Background
Sarcopenia has been recognised as a determining factor in the success of surgery and is associated with an increased risk of postoperative complications and readmission. Diagnosis is currently based on clinical guidelines, which includes assessment of skeletal muscle mass but not quality. Ultrasound has been proposed as a useful point-of-care diagnostic tool to assess muscle quality, but no validated cut-offs for sarcopenia have been reported. The use of a novel automated artificial intelligence (AI) software to interpret ultrasound images may help mitigate the operator-dependent nature of the modality. Our study aims to validate the use of AI-aided ultrasound as a reliable and reproducible way to assess muscle quality and diagnose sarcopenia.
Methods
Adult participants from the outpatient clinic were recruited for this prospective cohort study. Sarcopenia was diagnosed according to the Asian Working Group for Sarcopenia (AWGS) 2019 guidelines. Ultrasonography of the participants’ rectus femoris muscle was performed and the images were analysed by an AI software to derive muscle parameters, including intramuscular adipose tissue (IMAT) as a proxy of muscle quality. A receiver operative characteristic (ROC) curve was used to assess the predictive capability of IMAT and its derivatives, with area under the curve (AUC) as a measure of overall diagnostic accuracy. Intra- and inter-rater reliability of muscle ultrasound parameters was analysed in a separate cohort using intraclass correlation coefficients (ICC) and Bland-Altman plots.
Results
29 participants were included in the interim analysis.

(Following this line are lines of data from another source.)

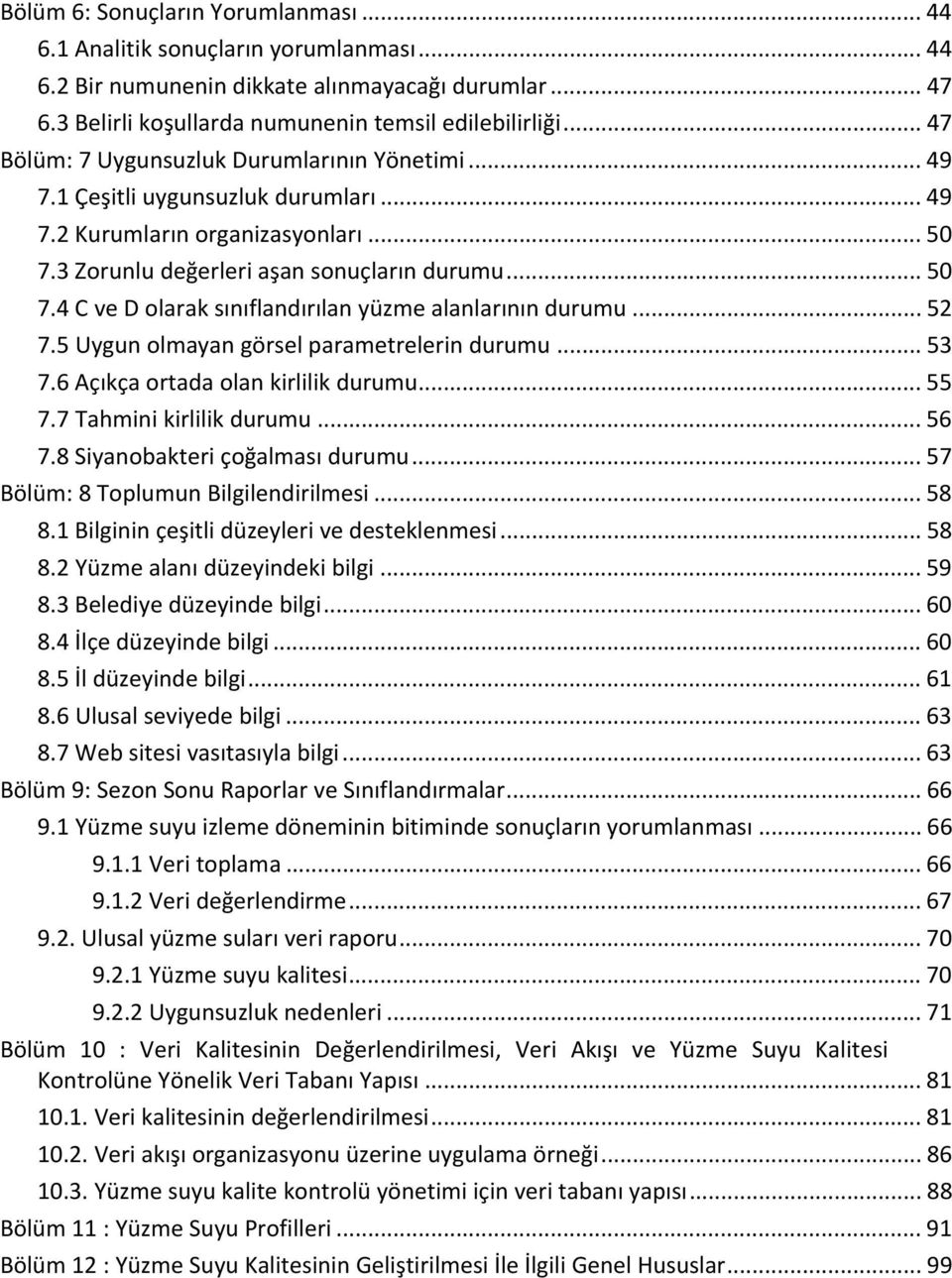 .. 52 7.5 Uygun olmayan görsel parametrelerin durumu... 53 7.6 Açıkça ortada olan kirlilik durumu... 55 7.7 Tahmini kirlilik durumu... 56 7.8 Siyanobakteri çoğalması durumu.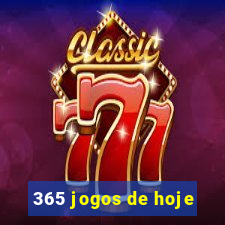 365 jogos de hoje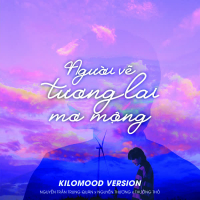 Người Vẽ Tương Lai Mơ Mộng (Kilomood) (Single)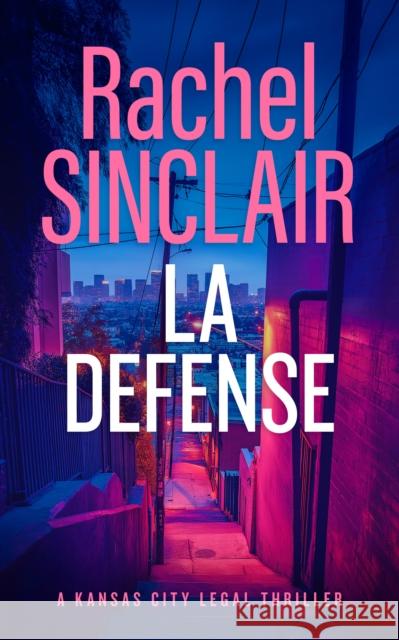 L.A. Defense: A Jackson County Legal Thriller Rachel Sinclair 9781036703196 Vinci Books Ltd.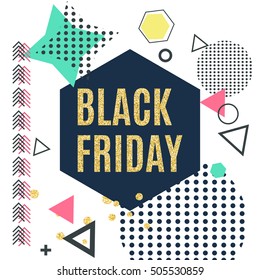 Black Friday Sale Poster in Memphis Style with Trendy Glittering Geometric Elements. Vector illustration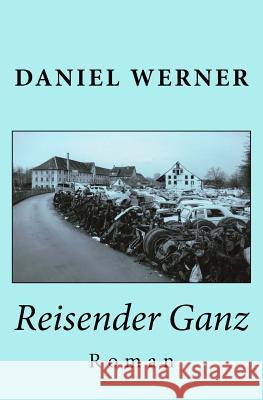 Reisender Ganz: Roman Daniel Werner 9781717059093 Createspace Independent Publishing Platform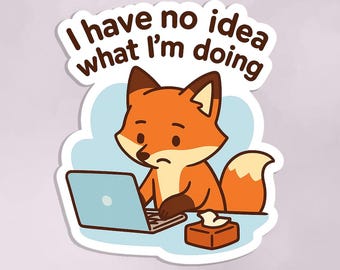 Funny Fox Laptop Sticker – I Have No Idea What I’m Doing (Digital Files)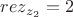 $\[
rez_{z_2 }  = 2
\]
$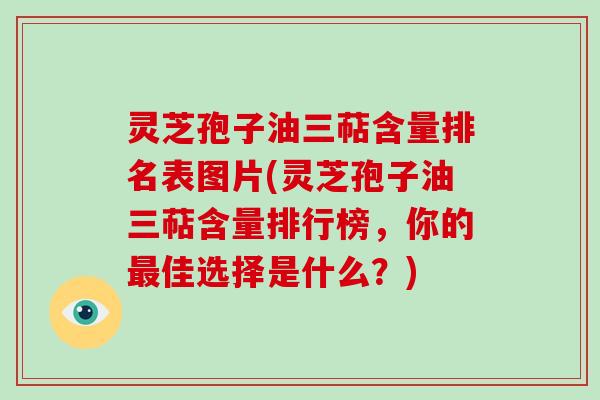 灵芝孢子油三萜含量排名表图片(灵芝孢子油三萜含量排行榜,你的最佳选择是什么?)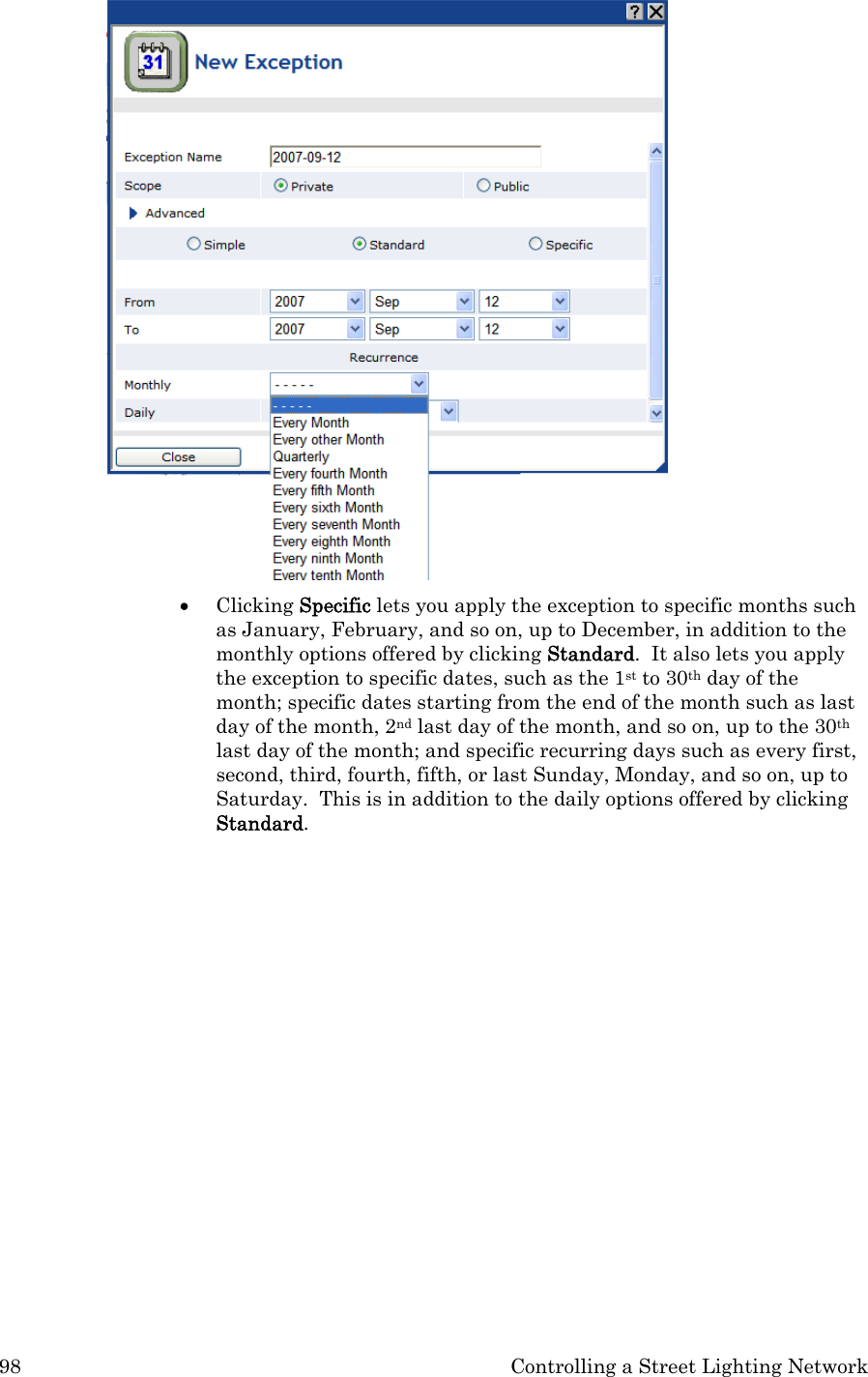 98  Controlling a Street Lighting Network  • Clicking Specific lets you apply the exception to specific months such as January, February, and so on, up to December, in addition to the monthly options offered by clicking Standard.  It also lets you apply the exception to specific dates, such as the 1st to 30th day of the month; specific dates starting from the end of the month such as last day of the month, 2nd last day of the month, and so on, up to the 30th last day of the month; and specific recurring days such as every first, second, third, fourth, fifth, or last Sunday, Monday, and so on, up to Saturday.  This is in addition to the daily options offered by clicking Standard. 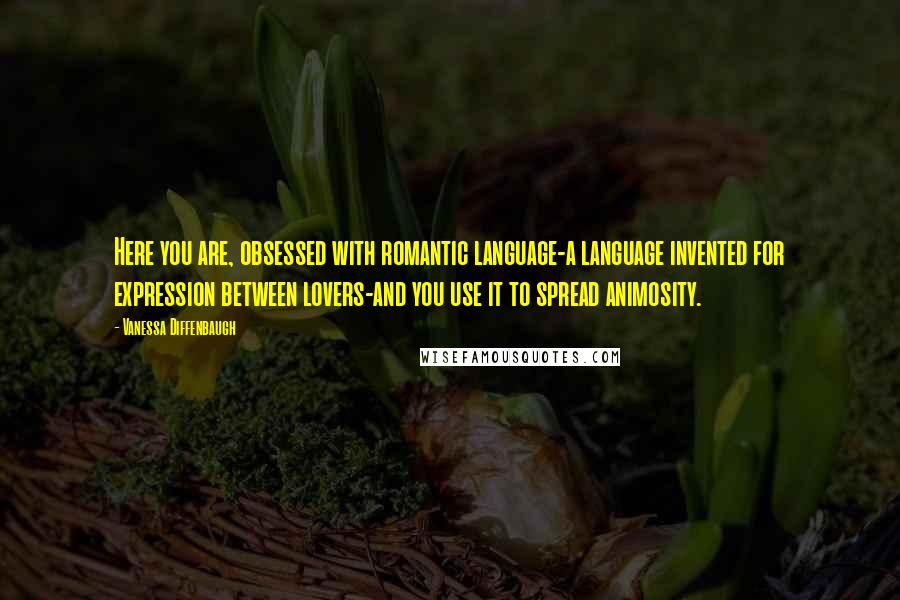 Vanessa Diffenbaugh quotes: Here you are, obsessed with romantic language-a language invented for expression between lovers-and you use it to spread animosity.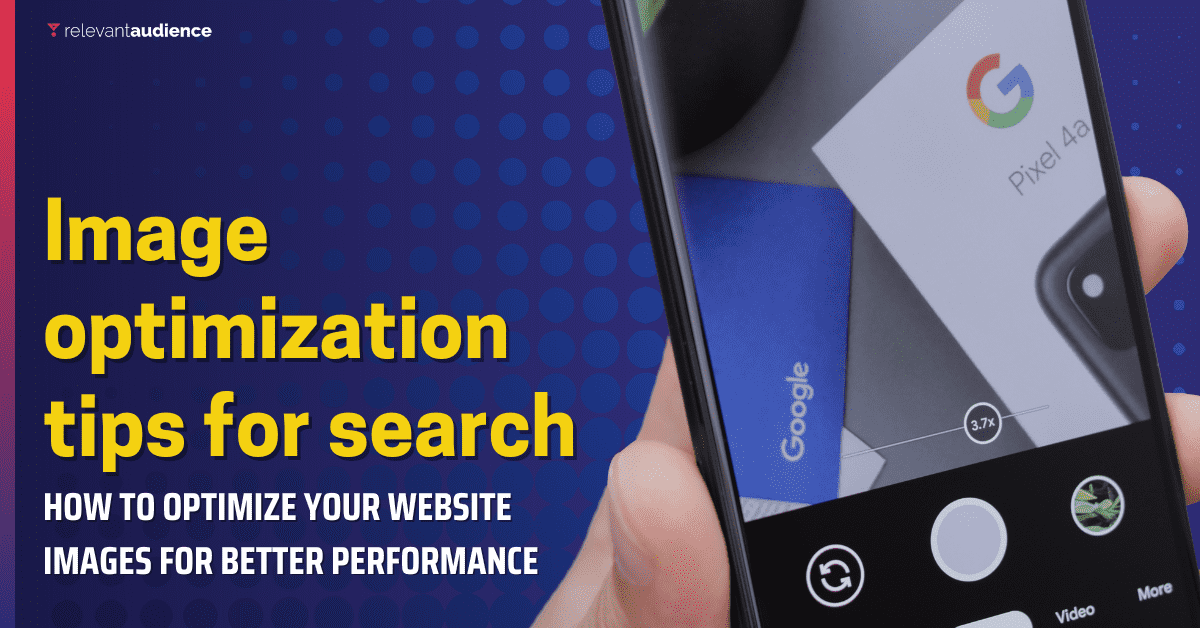 Image Optimization Tips For Search | Relevant Audience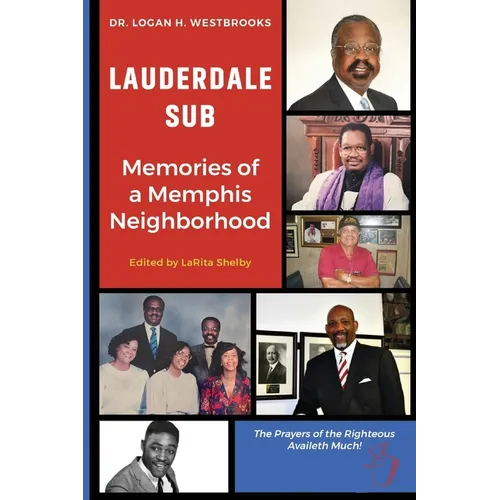 Lauderdale Sub Memories of a Memphis Neighborhood: Memories of a Memphis Neighborhood - Paperback
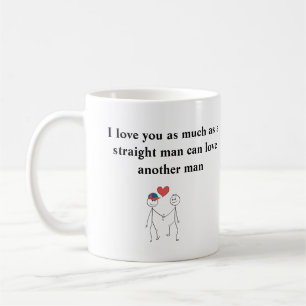 Caneca De Café Eu te amo tanto quanto um hetero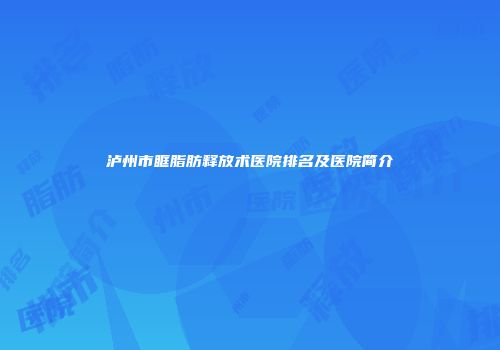 泸州市眶脂肪释放术医院排名及医院简介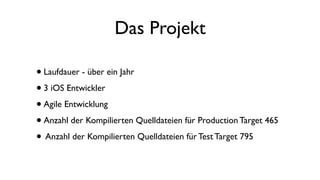 Das Projekt
•Laufdauer - über ein Jahr
•3 iOS Entwickler
•Agile Entwicklung
•Anzahl der Kompilierten Quelldateien für Production Target 465
• Anzahl der Kompilierten Quelldateien für Test Target 795
 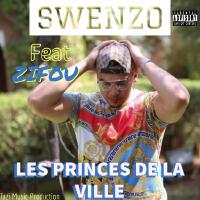 Les Princes de la ville (feat. Zifou) [Explicit]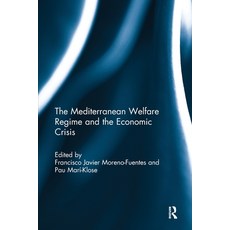 (영문도서)The Mediterranean Welfare Regime and the Economic Crisis Paperback, Routledge, English, 9781032928685 Routledge, English, 9781032928685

The median age was 71 years (range: 26-87) and prevalence of sarcopenia in the cohort was 37.9%. The ROC curve plotted with IMAT index (IMAT% divided by muscle area) yielded an AUC of 0.7424 (95% CI: 0.552–0.933) (Fig 1). An optimal cut-off point of 3.835%/cm2 for IMAT index was determined with a Youden’s Index of 0.465. IMAT index has excellent intra-rater reliability (ICC = 0.938, CI: 0.905–0.961) and good inter-rater reliability (ICC = 0.776, CI: 0.627–0.866). In Bland-Altman plots, the limits of agreement were -1.489 to 1.566 and -2.107 to 4.562 respectively (Fig 2).
Discussion
IMAT index derived from ultrasound has the potential to be an alternative tool for sarcopenia screening and diagnosis, with good intra- and inter-rater reliability. The proposed IMAT index cut-off maximises sensitivity for case finding, making it useful as a point-of-care test in the community and enabling earlier intervention. AI-aided ultrasound can also be used to track patients’ progress and muscle quality through various stages of treatment, such as the pre-, peri-, and post-operative period for surgical patients. Further analysis incorporating other ultrasound parameters of muscle quality may provide the basis for a more robust diagnostic tool when the study is completed.